WHAT THE EXERCISE ASKS. Can you reproduce every line of the listing below word for word, leaving out the pictures?

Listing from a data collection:
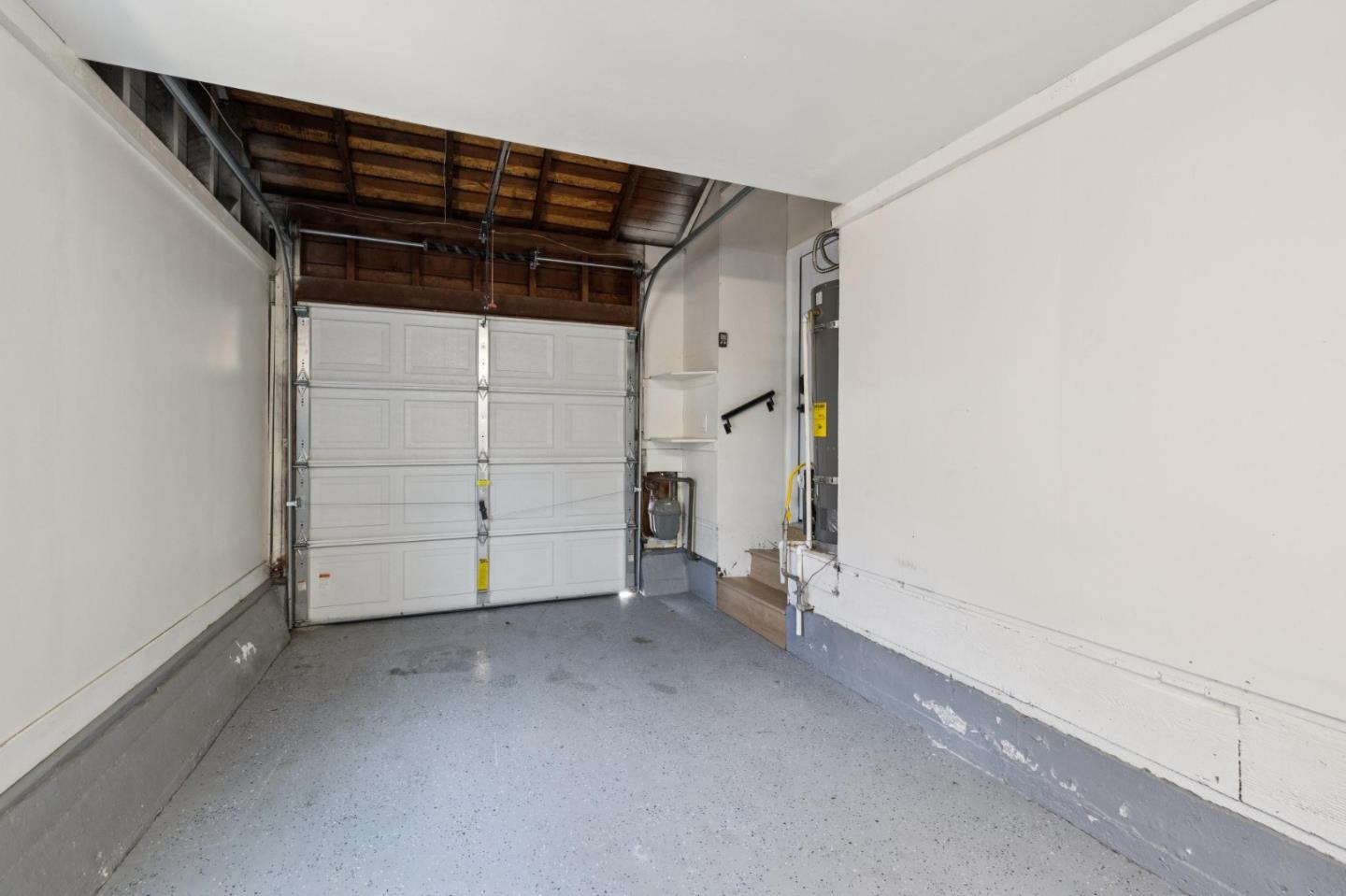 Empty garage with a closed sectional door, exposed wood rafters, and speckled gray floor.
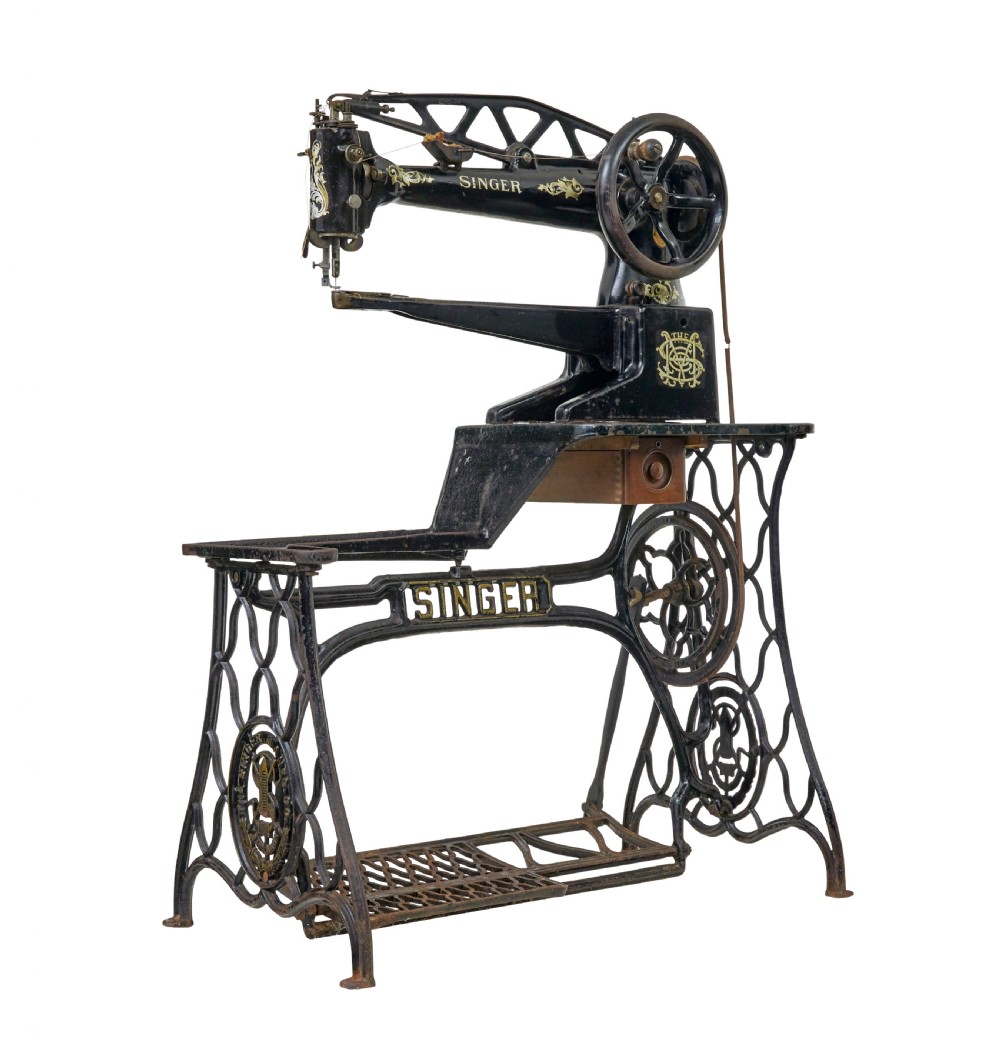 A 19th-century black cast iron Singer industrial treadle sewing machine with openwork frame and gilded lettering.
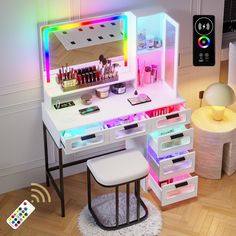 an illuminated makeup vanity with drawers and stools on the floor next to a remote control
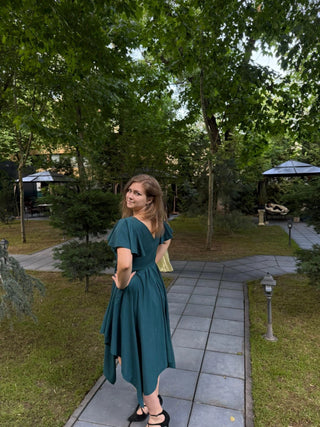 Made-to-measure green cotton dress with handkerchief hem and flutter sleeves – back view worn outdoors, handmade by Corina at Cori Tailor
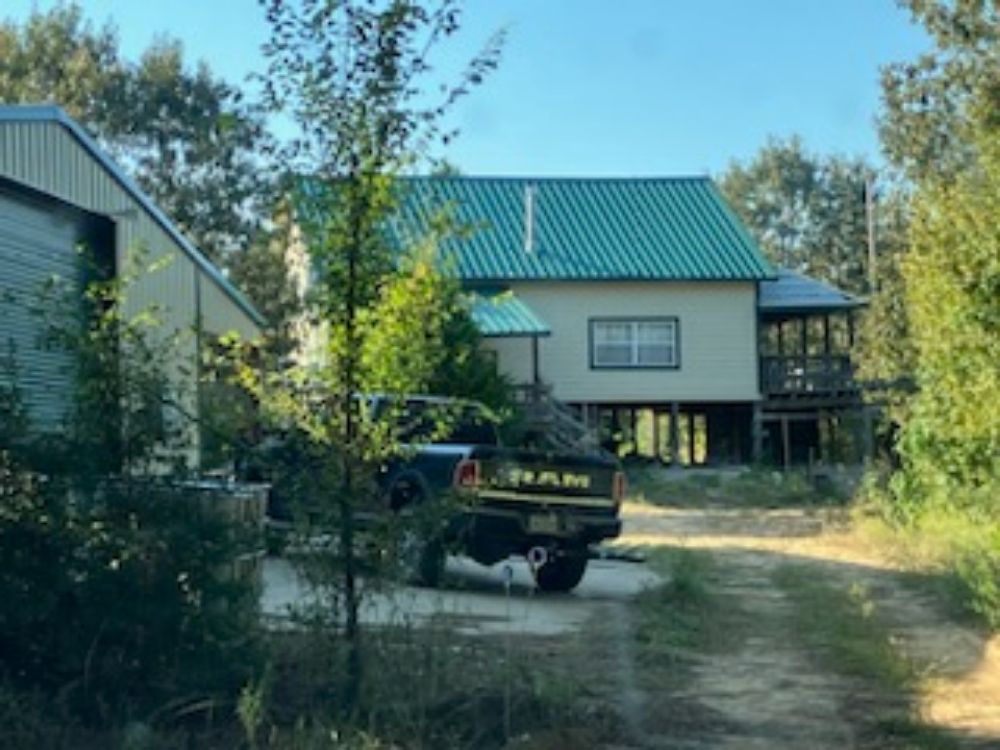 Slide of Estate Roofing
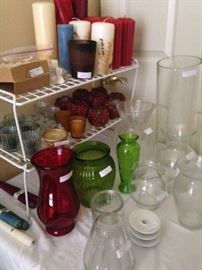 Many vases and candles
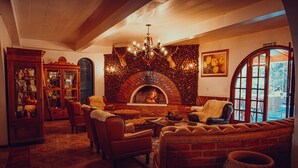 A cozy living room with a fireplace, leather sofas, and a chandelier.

REPLY.
 Empty garage with a closed sectional door, exposed wood rafters, and speckled gray floor.
 A 19th-century black cast iron Singer industrial treadle sewing machine with openwork frame and gilded lettering.
 an illuminated makeup vanity with drawers and stools on the floor next to a remote control
 Made-to-measure green cotton dress with handkerchief hem and flutter sleeves – back view worn outdoors, handmade by Corina at Cori Tailor
 Slide of Estate Roofing
 Many vases and candles
 A cozy living room with a fireplace, leather sofas, and a chandelier.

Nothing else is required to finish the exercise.